Philoche has exhibited in galleries throughout the United States. He is currently represented by Cavalier Galleries with locations in Greenwich, CT, New York, NY, Nantucket, MA and Palm Beach, FL. Philoche's works are held in public and private collections including those of Dorinda Medley of "Real Housewives of New York City," Uma Thurman, George Clooney, Merrill Lynch, Deutsche Bank, Barclay Investments, and Google.

== Style and influences ==
Philoche's works incorporate a wide of styles including abstract realism, pop art, and abstract expressionism. His style has changed from his earliest work to his later works, changing from fully abstract to more representational, while adopting its own character. His work has been compared to that of Haitian-Puerto Rican artist Jean-Michel Basquiat as well as that of Barnett Newman, Mark Rothko, and Andy Warhol. Philoche's art incorporates different styles including abstraction, realism, abstract expressionism, and pop art.

Philoche based the Untitled Series on the work of Mark Rothko, with heavily textured abstract expressionist pieces similar to Rothko's.
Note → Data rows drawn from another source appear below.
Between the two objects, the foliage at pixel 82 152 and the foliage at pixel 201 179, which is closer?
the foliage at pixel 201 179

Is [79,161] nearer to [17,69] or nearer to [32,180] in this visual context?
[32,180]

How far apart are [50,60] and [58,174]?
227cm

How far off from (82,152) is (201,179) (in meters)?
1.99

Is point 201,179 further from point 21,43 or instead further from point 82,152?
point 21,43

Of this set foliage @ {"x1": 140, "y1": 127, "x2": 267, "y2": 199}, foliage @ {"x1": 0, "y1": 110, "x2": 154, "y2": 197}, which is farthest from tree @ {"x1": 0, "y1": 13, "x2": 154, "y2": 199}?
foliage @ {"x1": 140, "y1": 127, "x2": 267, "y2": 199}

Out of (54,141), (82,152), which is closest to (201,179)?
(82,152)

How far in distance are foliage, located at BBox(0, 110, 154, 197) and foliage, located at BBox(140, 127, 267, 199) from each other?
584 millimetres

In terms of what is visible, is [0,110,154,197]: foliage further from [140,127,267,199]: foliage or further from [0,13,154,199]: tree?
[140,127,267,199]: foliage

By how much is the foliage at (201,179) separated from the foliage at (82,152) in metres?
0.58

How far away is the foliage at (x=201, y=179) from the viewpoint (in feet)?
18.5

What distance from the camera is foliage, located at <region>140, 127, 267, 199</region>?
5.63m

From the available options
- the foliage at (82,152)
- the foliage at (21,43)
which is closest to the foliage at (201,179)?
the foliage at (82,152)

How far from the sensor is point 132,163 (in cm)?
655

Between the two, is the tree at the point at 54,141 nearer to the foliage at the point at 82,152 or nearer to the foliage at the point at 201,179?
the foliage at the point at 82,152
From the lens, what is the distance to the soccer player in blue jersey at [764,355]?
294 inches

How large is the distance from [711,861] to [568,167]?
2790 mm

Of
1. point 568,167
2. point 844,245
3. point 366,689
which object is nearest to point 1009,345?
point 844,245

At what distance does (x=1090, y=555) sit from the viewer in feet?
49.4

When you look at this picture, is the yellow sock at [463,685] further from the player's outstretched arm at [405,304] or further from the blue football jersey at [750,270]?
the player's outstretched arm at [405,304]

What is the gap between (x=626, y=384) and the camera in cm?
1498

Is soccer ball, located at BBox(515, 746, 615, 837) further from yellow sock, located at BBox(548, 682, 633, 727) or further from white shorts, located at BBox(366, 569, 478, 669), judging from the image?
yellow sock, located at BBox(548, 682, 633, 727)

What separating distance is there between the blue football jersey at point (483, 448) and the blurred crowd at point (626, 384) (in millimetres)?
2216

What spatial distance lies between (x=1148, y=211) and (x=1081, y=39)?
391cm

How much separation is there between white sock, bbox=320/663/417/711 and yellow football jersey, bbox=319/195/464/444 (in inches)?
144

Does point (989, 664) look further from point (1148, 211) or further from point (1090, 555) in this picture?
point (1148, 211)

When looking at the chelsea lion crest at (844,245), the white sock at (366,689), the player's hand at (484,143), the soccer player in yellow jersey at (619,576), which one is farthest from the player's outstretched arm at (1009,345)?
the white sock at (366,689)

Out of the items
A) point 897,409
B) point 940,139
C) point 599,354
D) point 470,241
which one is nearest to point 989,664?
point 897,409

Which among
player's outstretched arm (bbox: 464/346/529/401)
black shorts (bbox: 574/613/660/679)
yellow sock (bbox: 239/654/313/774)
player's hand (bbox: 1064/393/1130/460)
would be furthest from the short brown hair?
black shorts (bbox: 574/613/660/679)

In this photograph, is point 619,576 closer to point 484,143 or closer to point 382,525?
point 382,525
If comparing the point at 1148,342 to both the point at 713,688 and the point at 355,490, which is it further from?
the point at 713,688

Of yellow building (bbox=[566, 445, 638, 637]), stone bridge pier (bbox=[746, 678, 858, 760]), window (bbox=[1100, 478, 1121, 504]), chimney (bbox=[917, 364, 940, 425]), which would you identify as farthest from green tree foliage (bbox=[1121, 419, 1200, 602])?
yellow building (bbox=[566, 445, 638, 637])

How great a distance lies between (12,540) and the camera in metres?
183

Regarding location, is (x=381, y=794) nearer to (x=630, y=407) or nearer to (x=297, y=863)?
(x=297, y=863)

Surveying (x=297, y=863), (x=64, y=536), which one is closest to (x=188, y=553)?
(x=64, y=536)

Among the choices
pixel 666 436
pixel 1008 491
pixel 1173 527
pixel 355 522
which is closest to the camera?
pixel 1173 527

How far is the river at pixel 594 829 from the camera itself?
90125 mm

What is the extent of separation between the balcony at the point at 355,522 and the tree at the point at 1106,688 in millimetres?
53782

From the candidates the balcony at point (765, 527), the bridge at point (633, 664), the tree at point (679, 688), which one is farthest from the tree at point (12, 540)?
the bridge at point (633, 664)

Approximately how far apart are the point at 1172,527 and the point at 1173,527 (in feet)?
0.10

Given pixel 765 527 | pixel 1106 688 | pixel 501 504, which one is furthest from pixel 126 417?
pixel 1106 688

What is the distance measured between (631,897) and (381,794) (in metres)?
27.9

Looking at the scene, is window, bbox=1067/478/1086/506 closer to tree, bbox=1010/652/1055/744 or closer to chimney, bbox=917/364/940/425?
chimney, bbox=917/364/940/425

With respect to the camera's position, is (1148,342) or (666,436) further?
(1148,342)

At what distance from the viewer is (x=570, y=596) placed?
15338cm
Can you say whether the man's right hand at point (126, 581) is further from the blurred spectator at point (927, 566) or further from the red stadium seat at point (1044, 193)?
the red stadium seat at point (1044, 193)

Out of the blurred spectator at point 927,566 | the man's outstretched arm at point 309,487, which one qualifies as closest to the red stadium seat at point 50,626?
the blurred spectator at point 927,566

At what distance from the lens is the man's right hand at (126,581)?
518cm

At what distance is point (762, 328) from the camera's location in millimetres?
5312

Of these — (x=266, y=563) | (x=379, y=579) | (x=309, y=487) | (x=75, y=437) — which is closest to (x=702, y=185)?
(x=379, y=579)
In fact, Philoche has stated "my ultimate goal is to be on the fifth floor of the MoMA next to a Rothko." A hallmark of Philoche's works since this series has also been a worn, gritty look meant to mimic faded New York City walls. The worn appearance is one of several signature elements Philoche incorporates into his works along with fields of solid colour that almost always have a diagonal silver line meant to divide the work between order and chaos; airplanes and butterflies made from lined paper or money; and Post No Bills flyers that are endemic to New York City.

== Philanthropy ==
Philoche regularly engages in philanthropy through art, both by purchasing the work of emerging artists and through anonymous donations of his art on the streets of New York, which he refers to as Art for the People. In one instance, Philoche gave away a $110,000 painting in Harlem, just by leaving it on a street corner.

Recalling his own early struggles, Philoche regularly purchases work from emerging and fellow artists. Whenever he sells a painting or holds a successful exhibition, Philoche makes sure to purchase the work of another artist. He said:

"Art saved my life, […] I owe a debt that I could never pay. If I ever became successful, I would support art and become a benefactor."

Philoche regularly assists charitable organizations through donations of his artwork as well as his direct participation in their activities.

In partnership with the Fairfield Comedy Club as part of Van's Foot the Bill Initiative, Philoche designed a pair of limited-edition Classic Slip-On Vans and a t-shirt, adorned with icons he frequently uses in his paintings, including his rEVOLution symbol alongside his signature paper airplane. Proceeds from the sales were donated to comedians who have lost their jobs because of the pandemic. Through the initiative, Philoche and the comedy club were able to raise upwards of $10,000 for local comedians.

During the COVID-19 Pandemic of 2020, Philoche expanded his efforts by supporting struggling artists including those without any sales history. Half of the artists from whom he purchased were New York-based and known to Philoche. However, he has also solicited purchases from artists as far away as London and Australia. Known as The Philoche Collection, Philoche assembled a diverse array of works which adorn the walls of his small New York apartment.

A major motivation for this was Philoche's own experience trying to make a name for himself as an emerging artist and a desire to make the experience easier for other emerging artists. Word of Philoche's philanthropy has reached emerging artists and collectors alike, influencing the latter to invest in his collecting project. This led to previously unexhibited artists securing future group exhibitions of their work.

Philoche plans to bring as many artists from the collection to the public as possible, and in June 2021, hosted the first public exhibition featuring works from the collection at the Virgil Catherine Gallery in Chicago, IL.